*Aufgabenstellung*:
Bitte sammle aus den Zeilen unten jede Zeile heraus, in der die Zeichenfolge „image“ vorkommt.

*Extrahierte Einträge*:

┌────────

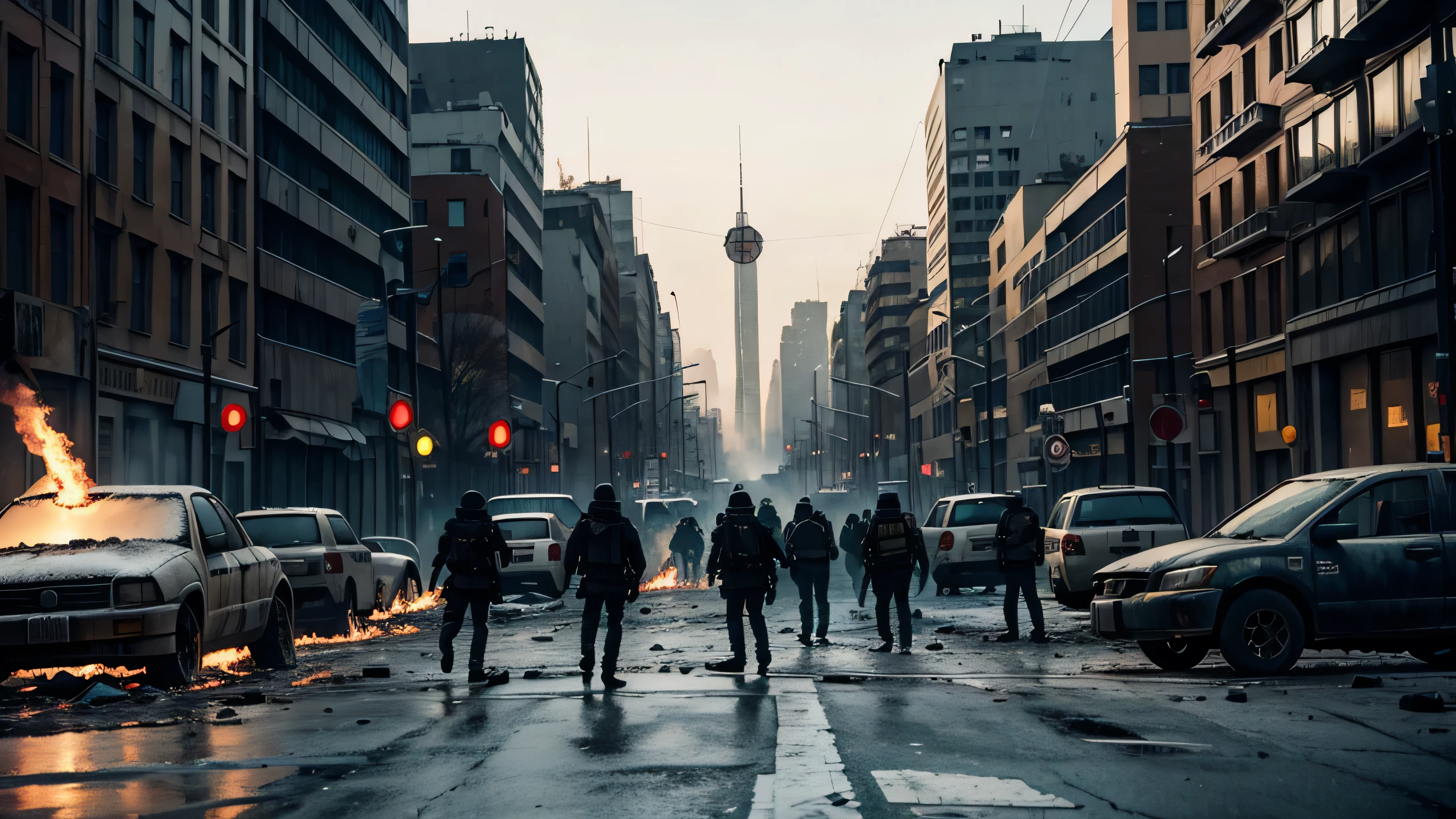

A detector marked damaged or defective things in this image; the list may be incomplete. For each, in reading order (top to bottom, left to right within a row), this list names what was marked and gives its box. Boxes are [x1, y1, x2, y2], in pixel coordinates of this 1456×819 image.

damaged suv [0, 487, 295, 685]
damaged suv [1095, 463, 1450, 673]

└────────
┌────────

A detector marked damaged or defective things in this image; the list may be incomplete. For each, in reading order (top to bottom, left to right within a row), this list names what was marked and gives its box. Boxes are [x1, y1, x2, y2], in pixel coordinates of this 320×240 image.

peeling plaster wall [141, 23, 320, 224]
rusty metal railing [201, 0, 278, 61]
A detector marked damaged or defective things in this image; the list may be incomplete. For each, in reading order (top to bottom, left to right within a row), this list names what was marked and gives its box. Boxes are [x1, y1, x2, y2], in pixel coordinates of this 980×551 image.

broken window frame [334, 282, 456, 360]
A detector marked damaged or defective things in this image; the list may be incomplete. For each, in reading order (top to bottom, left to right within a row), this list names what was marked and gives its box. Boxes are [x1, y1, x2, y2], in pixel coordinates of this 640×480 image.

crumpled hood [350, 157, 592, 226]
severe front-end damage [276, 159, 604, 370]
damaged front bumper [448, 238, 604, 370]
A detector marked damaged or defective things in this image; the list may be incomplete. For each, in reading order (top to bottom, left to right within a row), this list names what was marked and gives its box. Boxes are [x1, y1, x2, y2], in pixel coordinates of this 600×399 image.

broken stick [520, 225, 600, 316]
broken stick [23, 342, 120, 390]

└────────
┌────────

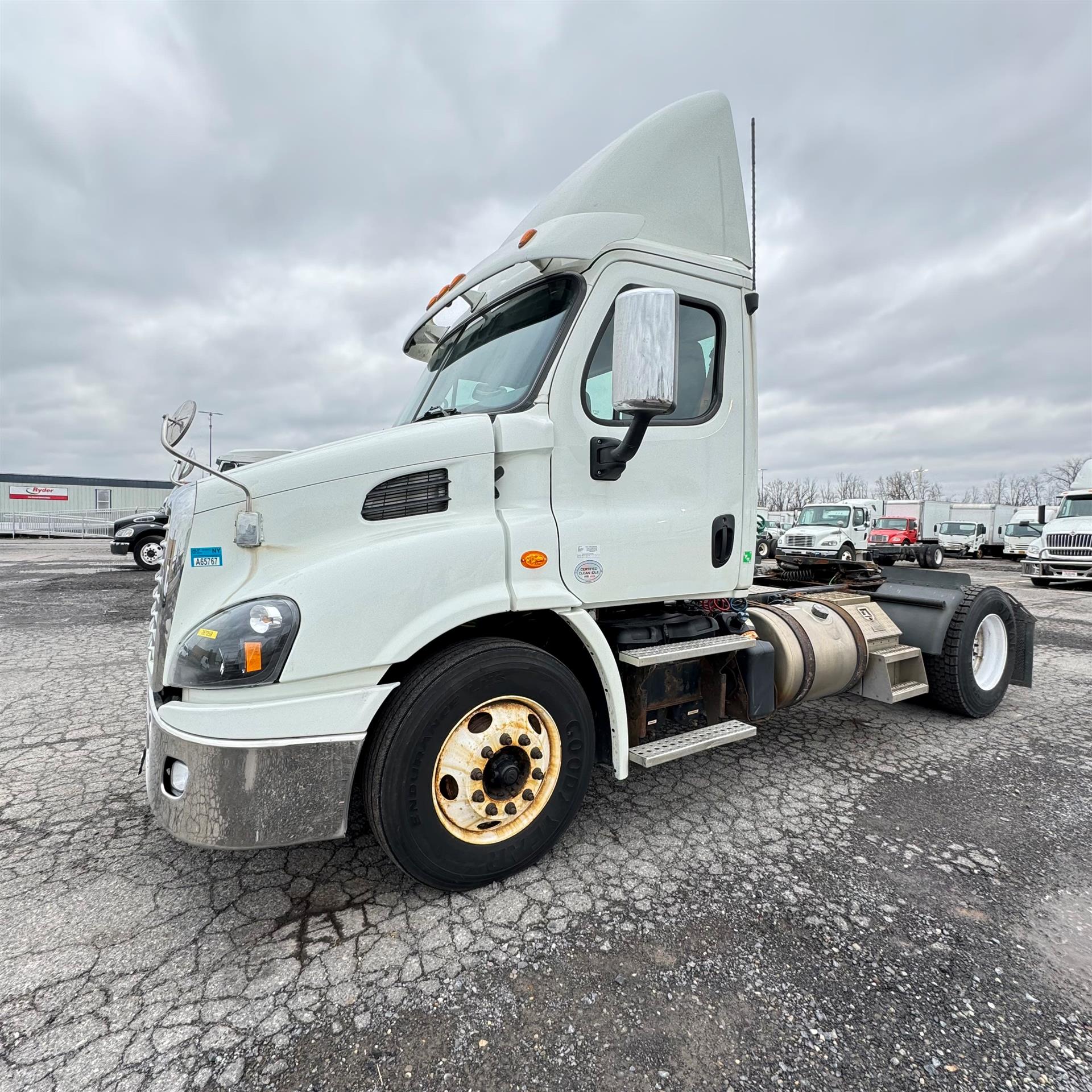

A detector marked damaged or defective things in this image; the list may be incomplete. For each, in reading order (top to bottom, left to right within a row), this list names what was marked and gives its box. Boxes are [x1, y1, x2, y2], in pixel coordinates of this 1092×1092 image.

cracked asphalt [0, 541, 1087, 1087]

└────────

*Ergebnis*:
A detector marked damaged or defective things in this image; the list may be incomplete. For each, in reading order (top to bottom, left to right within a row), this list names what was marked and gives its box. Boxes are [x1, y1, x2, y2], in pixel coordinates of this 1456×819 image.
A detector marked damaged or defective things in this image; the list may be incomplete. For each, in reading order (top to bottom, left to right within a row), this list names what was marked and gives its box. Boxes are [x1, y1, x2, y2], in pixel coordinates of this 320×240 image.
A detector marked damaged or defective things in this image; the list may be incomplete. For each, in reading order (top to bottom, left to right within a row), this list names what was marked and gives its box. Boxes are [x1, y1, x2, y2], in pixel coordinates of this 980×551 image.
A detector marked damaged or defective things in this image; the list may be incomplete. For each, in reading order (top to bottom, left to right within a row), this list names what was marked and gives its box. Boxes are [x1, y1, x2, y2], in pixel coordinates of this 640×480 image.
A detector marked damaged or defective things in this image; the list may be incomplete. For each, in reading order (top to bottom, left to right within a row), this list names what was marked and gives its box. Boxes are [x1, y1, x2, y2], in pixel coordinates of this 600×399 image.
A detector marked damaged or defective things in this image; the list may be incomplete. For each, in reading order (top to bottom, left to right within a row), this list names what was marked and gives its box. Boxes are [x1, y1, x2, y2], in pixel coordinates of this 1092×1092 image.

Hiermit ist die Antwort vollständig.